• Your assignment: Every line of the material is to be quoted verbatim, minus the pictures.

• Collected data:
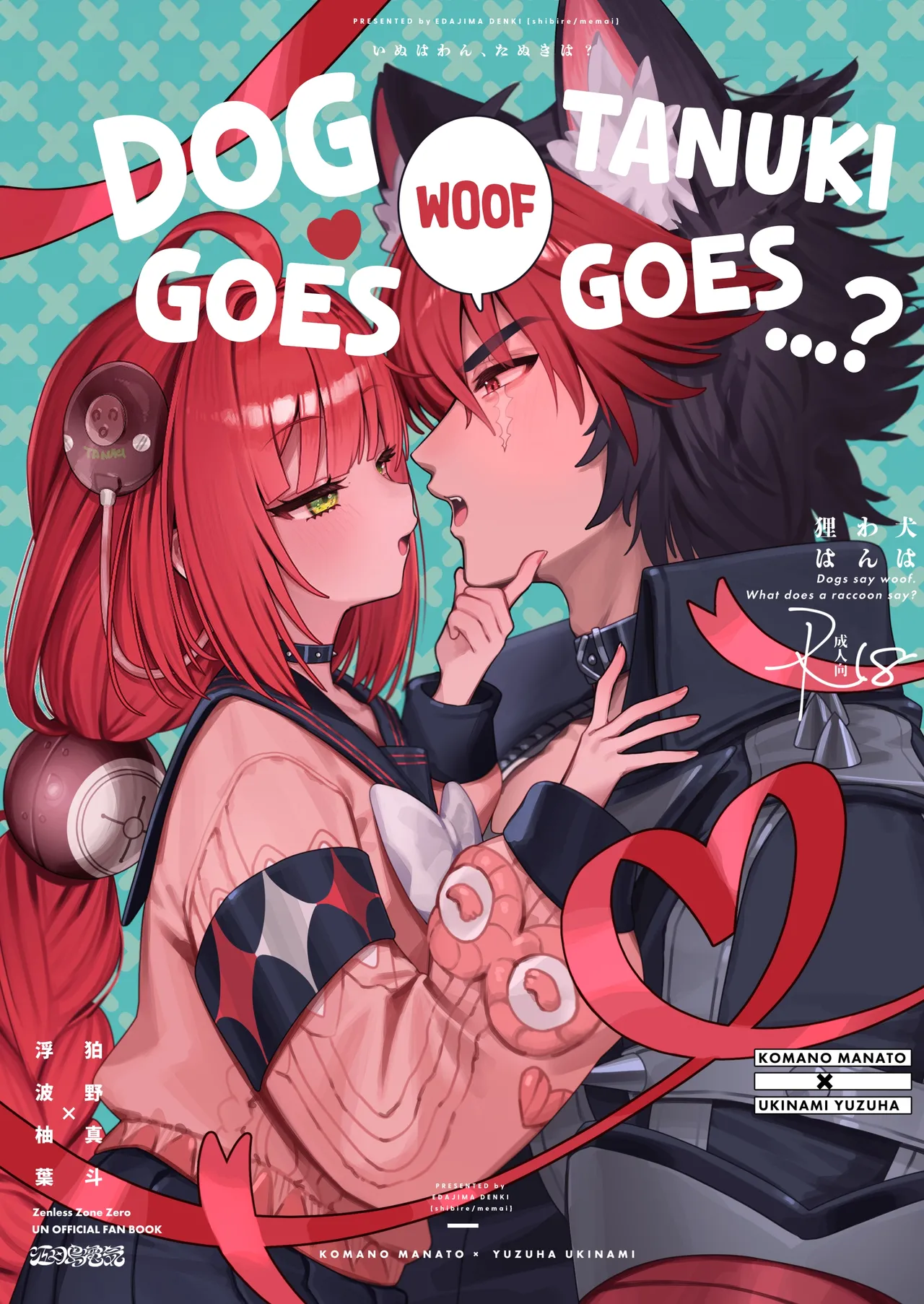 Inu wa wan, Tanuki wa? | Dog Goes Woof, Tanuki Goes...? page 1 full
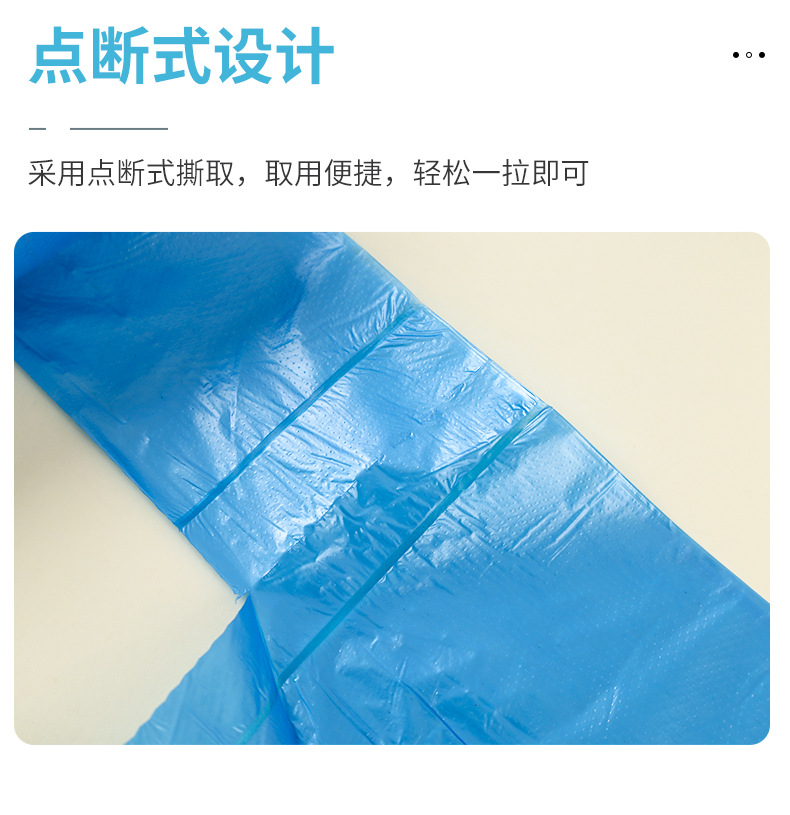 蓝色背心式垃圾袋_07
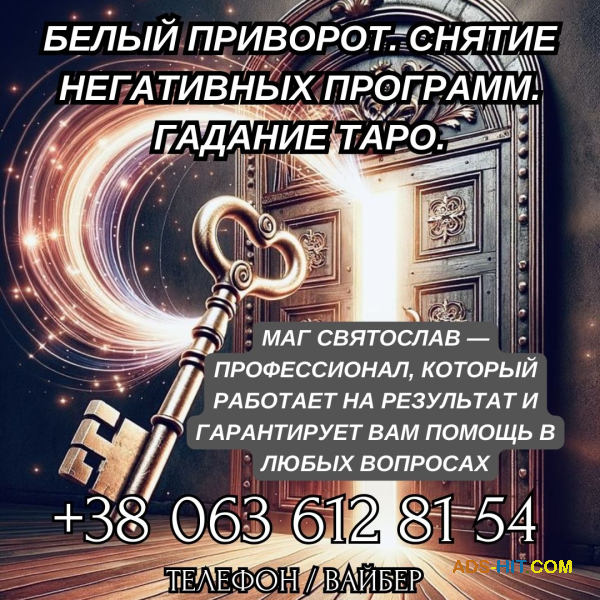 Помощь сильнейшего мага. Приворот. Снятие порчи и сглаза.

• Result for this task:
 Inu wa wan, Tanuki wa? | Dog Goes Woof, Tanuki Goes...? page 1 full
 蓝色背心式垃圾袋_07
 Помощь сильнейшего мага. Приворот. Снятие порчи и сглаза.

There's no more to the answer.